Blaze News chats with doctor who says Texas kids' hospital continued gender-care program even after promising to 'pause' it

This week, Blaze News spoke with Dr. Eithan Haim, a board-eligible general surgeon working in a small town near Dallas who claims that Texas Children's Hospital in Houston, the largest children's hospital in the country, continued mutilating kids' bodies through so-called "gender-affirming care" even after telling the public that its gender program had been placed on "pause."

From 2018 until last June, Dr. Haim was completing his surgical residency at a number of Houston-area hospitals, including TCH. Beginning in late 2021, Haim began to suspect the hospital had a secret clinical program for children who may or may not suffer from gender dysphoria. Though Haim had heard about transgender clinics for kids in places like California and Washington, he had no notion that one could exist in Texas, let alone at a hospital where he was working.

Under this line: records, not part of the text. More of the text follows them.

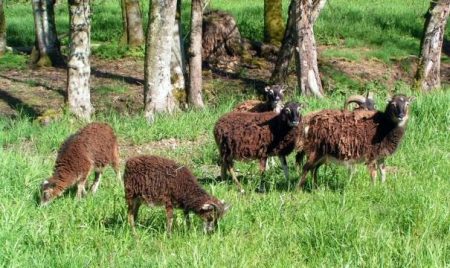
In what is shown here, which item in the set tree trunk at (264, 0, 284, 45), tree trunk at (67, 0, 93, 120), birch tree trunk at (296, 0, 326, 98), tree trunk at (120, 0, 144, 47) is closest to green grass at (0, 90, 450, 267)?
tree trunk at (67, 0, 93, 120)

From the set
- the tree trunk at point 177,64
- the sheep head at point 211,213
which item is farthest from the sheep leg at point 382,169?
the tree trunk at point 177,64

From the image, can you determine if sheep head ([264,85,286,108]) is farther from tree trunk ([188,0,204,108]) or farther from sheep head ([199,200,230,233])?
tree trunk ([188,0,204,108])

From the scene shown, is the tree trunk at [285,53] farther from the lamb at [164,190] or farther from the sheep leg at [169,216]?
the sheep leg at [169,216]

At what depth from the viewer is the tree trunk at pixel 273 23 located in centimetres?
2211

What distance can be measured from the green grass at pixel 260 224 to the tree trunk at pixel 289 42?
6076 mm

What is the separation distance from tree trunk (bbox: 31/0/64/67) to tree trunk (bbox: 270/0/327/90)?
263 inches

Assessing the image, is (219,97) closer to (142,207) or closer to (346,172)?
(346,172)

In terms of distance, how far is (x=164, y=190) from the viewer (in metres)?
6.70

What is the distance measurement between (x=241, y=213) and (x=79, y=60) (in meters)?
6.73

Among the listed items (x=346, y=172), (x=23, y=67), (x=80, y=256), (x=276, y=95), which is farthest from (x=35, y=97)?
(x=80, y=256)

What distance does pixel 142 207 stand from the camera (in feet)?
25.1

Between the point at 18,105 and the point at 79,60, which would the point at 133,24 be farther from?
the point at 79,60

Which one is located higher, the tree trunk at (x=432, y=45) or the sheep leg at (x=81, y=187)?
the tree trunk at (x=432, y=45)

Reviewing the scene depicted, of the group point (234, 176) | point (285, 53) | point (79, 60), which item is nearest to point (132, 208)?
point (234, 176)
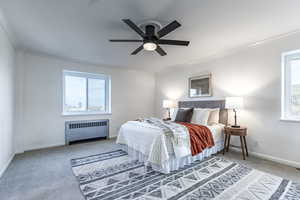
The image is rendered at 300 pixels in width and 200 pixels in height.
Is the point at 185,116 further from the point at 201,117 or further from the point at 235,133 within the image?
the point at 235,133

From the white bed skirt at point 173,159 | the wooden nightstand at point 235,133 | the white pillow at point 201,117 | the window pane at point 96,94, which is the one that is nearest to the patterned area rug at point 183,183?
the white bed skirt at point 173,159

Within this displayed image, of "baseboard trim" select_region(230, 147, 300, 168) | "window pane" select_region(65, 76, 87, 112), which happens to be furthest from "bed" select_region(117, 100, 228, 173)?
"window pane" select_region(65, 76, 87, 112)

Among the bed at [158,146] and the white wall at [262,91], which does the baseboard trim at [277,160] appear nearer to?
the white wall at [262,91]

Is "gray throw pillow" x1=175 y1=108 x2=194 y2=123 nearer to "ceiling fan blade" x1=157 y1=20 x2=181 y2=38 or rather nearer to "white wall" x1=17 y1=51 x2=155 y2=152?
"ceiling fan blade" x1=157 y1=20 x2=181 y2=38

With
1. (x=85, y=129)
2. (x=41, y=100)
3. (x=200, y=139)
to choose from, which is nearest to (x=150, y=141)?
(x=200, y=139)

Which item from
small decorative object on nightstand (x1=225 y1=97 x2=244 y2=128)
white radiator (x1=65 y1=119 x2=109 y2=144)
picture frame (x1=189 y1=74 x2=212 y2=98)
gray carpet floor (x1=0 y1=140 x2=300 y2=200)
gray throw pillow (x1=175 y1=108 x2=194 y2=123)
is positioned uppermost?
picture frame (x1=189 y1=74 x2=212 y2=98)

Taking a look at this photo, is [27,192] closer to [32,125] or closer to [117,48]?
[32,125]

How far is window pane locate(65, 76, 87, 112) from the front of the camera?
14.4 ft

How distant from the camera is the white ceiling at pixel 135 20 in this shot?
75.2 inches

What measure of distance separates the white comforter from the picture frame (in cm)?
108

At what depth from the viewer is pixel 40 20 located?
2.27 meters

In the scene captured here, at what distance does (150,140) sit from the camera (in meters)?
2.61

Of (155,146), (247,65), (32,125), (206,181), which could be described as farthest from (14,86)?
(247,65)

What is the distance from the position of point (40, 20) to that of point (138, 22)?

It seems Haim was right to be suspicious. In March 2022, Texas Children's Hospital announced that it had "paused hormone-related prescription therapies for gender-affirming services" in response to recent statements from Texas AG Ken Paxton and Texas Gov. Greg Abbott, both Republicans. A few weeks earlier, Paxton had called transgender treatments on minors a form of child "abuse" that "must be halted."

"This step was taken to safeguard our healthcare professionals and impacted families from potential criminal legal ramifications," said the hospital statement.

"The mission of Texas Children’s Hospital is to create a healthier future for all children, including transgender children, within the bounds of the law."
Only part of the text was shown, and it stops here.